窮鼠猫を噛む、そんな度胸は絢也には備わっていない。
ここに杏菜と絢也のカップルが成立して盛大に祝福されることになってしまった。
「五色さん、あの2人ずっとお似合いなのになっかなかくっつかなかったんすよー!」
すでに酔っ払っているゼミ長が瑛太に絡んで杏菜と絢也のことを丁寧に説明し始めた。瑛太は苦笑いでその話を聞き流そうと努めた。
心の奥ではますます自己嫌悪が広がって、ずっと色づいていた景色が段々と、絢也からモノクロに戻ってしまった。
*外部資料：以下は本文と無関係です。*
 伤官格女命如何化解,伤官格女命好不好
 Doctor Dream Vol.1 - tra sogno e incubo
(静海くん…どっちなの? 本当は、どっちなの? 今教えてよ…教えてよ、静海くん!)
また頭が痛み出した。モノクロに記憶が巡ってくる、ほんのちょっとの色づきはさっきまでの絢也との情交だけ。
「……っ!」
瑛太はまた目の前がブラックアウトする。ふらりと倒れる。
どこかで絢也が支えてくれると、淡い期待を持っていたが、支えようと伸ばした絢也の手は。
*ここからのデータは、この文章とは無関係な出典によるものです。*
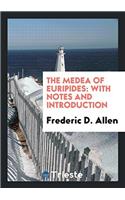 The Medea of Euripides: With Notes and Introduction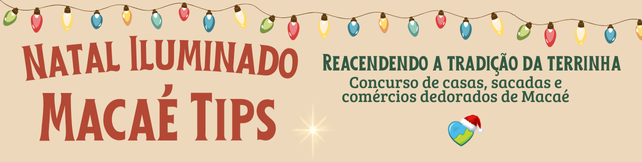 Concurso de Casas Decoradas de Natal em Macaé 2025 quer reacender uma tradição da cidade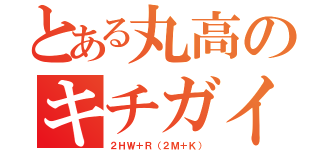 とある丸高のキチガイ（２ＨＷ＋Ｒ（２Ｍ＋Ｋ））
「絢也! もう実家に戻んなくていいの? 西荻が潰れてないか見てきてよ!」
「だっからなんで俺が」
「あーあ、西荻が潰れたら、静海、お前のせいだからなぁ」
瑛太に届かなかった。
ダーンッ
瑛太はそのまま床に倒れてしまい、その場は騒然となったのだ。